RM: What do you do at Crown Point Ecology Center?
CZ: I’m an assistant farm manager. I help lead our interns; growing seedlings, planting, harvesting; we have a CSA; we have a plant sale. My favorite task is harvesting our vegetables, because it’s like, you’ve been waiting for months and watering and taking care of these plants, and you get that first tomato — it’s what you’ve been working up to. Once we start getting our vegetables, actually being able to pick them out and eat them, literally the fruit of our labor.
I think it’s important to know where your food is coming from. That’s been our whole message this year — know your farmer, know how this is being grown, and why it’s so important, and just coming out here and being part of it all.

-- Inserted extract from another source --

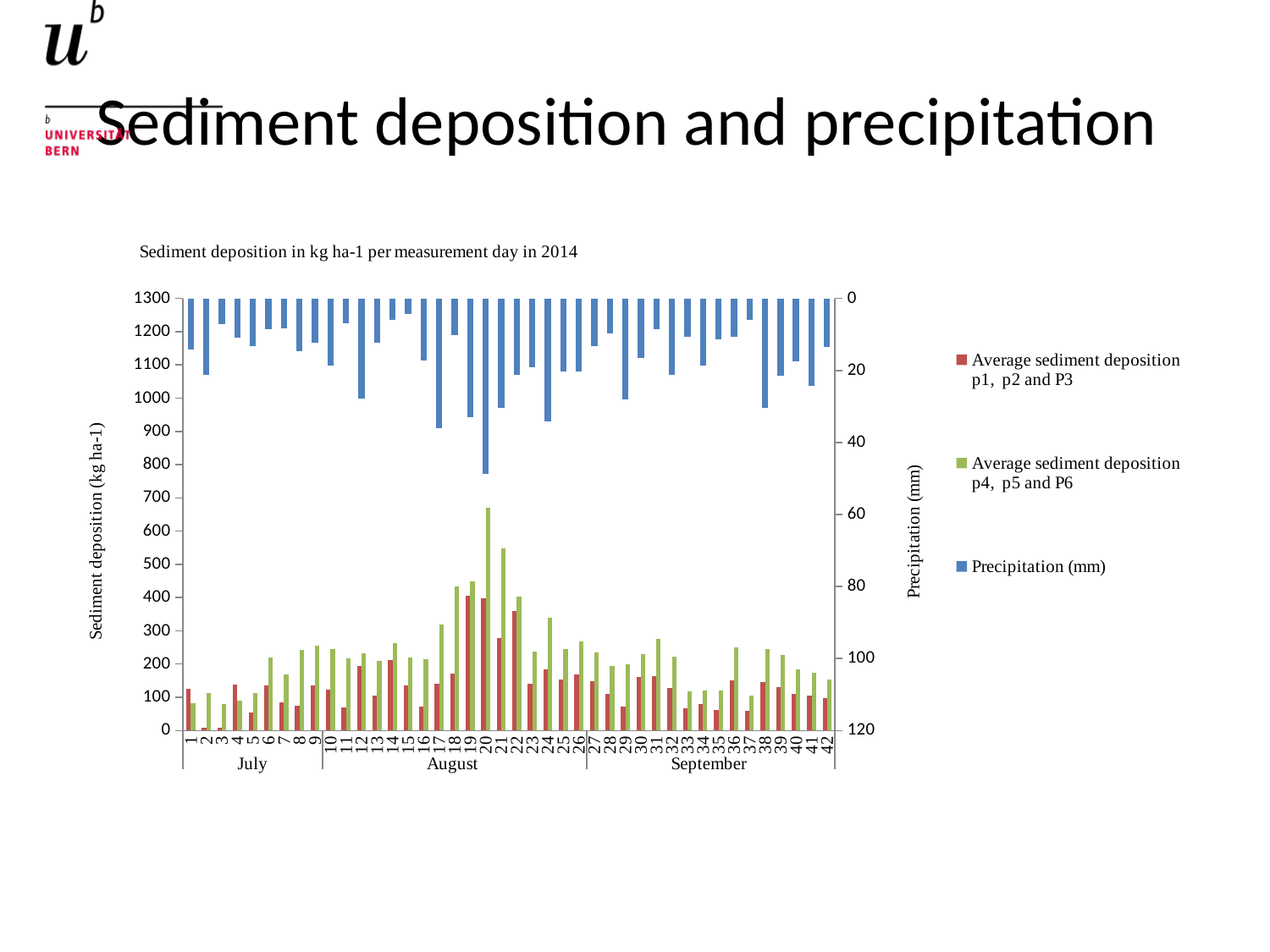
Is the average sediment deposition for p4, p5 and P6 on day 20 greater or less than 600 kg ha-1? greater What is the label of the right-hand vertical axis? Precipitation (mm) What kind of chart is shown on the slide? bar chart Is the average sediment deposition for p4, p5 and P6 on day 21 greater or less than 500 kg ha-1? greater Which measurement day has the highest precipitation? 20 Is the average sediment deposition for p1, p2 and P3 on day 3 greater or less than 100 kg ha-1? less How many series does the legend list? 3 How many measurement days are plotted along the x axis? 42 Which measurement day has the highest average sediment deposition for p4, p5 and P6? 20 Which months are labelled along the x axis of the chart? July, August, September Which is larger, the average sediment deposition for p4, p5 and P6 on day 20 or on day 1? day 20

We have volunteers. Come volunteer!
RM: What is it that makes you want to make art?
CZ: I feel like I just need to, like, do something with my hands. Having these visions and putting them into a piece of paper or on a canvas… When I’m making art or making a painting, I try to make each part of the painting something that [I’m happy with.] I’ve been working on [my sketchbook] for almost a year now, and I want every page to be something that I’m happy with. So if I don’t like it, I’ll just plop another piece of paper over top of it until I feel satisfied. I know whatever I envision in my head, it’s never going to be like that, so going through that journey of making is really exciting.